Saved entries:
|---|
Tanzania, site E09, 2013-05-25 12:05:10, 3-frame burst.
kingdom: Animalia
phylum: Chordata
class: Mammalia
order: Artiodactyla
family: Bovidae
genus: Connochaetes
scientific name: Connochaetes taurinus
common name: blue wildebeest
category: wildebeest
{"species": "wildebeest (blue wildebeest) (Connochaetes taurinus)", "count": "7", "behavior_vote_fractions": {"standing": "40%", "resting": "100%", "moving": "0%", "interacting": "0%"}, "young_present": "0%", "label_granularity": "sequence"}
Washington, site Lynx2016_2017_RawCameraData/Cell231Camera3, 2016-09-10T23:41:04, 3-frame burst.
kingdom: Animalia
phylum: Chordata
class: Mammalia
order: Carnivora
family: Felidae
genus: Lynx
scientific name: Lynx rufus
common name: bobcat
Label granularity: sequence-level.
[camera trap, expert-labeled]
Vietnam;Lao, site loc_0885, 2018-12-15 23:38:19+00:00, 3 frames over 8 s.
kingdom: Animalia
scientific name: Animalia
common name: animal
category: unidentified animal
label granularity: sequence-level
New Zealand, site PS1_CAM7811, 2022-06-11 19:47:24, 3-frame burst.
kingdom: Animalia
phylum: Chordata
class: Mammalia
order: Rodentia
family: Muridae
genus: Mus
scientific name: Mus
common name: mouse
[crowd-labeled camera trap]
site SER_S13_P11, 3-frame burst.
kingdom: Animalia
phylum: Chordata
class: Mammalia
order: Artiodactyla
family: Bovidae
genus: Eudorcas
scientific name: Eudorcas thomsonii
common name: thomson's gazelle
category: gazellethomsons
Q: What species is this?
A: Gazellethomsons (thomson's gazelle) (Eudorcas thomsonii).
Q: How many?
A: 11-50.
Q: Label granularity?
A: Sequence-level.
|---|
Assigned task ▸ Each entry should be retyped exactly as given.

Response to the exercise ▸
Tanzania, site E09, 2013-05-25 12:05:10, 3-frame burst.
kingdom: Animalia
phylum: Chordata
class: Mammalia
order: Artiodactyla
family: Bovidae
genus: Connochaetes
scientific name: Connochaetes taurinus
common name: blue wildebeest
category: wildebeest
{"species": "wildebeest (blue wildebeest) (Connochaetes taurinus)", "count": "7", "behavior_vote_fractions": {"standing": "40%", "resting": "100%", "moving": "0%", "interacting": "0%"}, "young_present": "0%", "label_granularity": "sequence"}
Washington, site Lynx2016_2017_RawCameraData/Cell231Camera3, 2016-09-10T23:41:04, 3-frame burst.
kingdom: Animalia
phylum: Chordata
class: Mammalia
order: Carnivora
family: Felidae
genus: Lynx
scientific name: Lynx rufus
common name: bobcat
Label granularity: sequence-level.
[camera trap, expert-labeled]
Vietnam;Lao, site loc_0885, 2018-12-15 23:38:19+00:00, 3 frames over 8 s.
kingdom: Animalia
scientific name: Animalia
common name: animal
category: unidentified animal
label granularity: sequence-level
New Zealand, site PS1_CAM7811, 2022-06-11 19:47:24, 3-frame burst.
kingdom: Animalia
phylum: Chordata
class: Mammalia
order: Rodentia
family: Muridae
genus: Mus
scientific name: Mus
common name: mouse
[crowd-labeled camera trap]
site SER_S13_P11, 3-frame burst.
kingdom: Animalia
phylum: Chordata
class: Mammalia
order: Artiodactyla
family: Bovidae
genus: Eudorcas
scientific name: Eudorcas thomsonii
common name: thomson's gazelle
category: gazellethomsons
Q: What species is this?
A: Gazellethomsons (thomson's gazelle) (Eudorcas thomsonii).
Q: How many?
A: 11-50.
Q: Label granularity?
A: Sequence-level.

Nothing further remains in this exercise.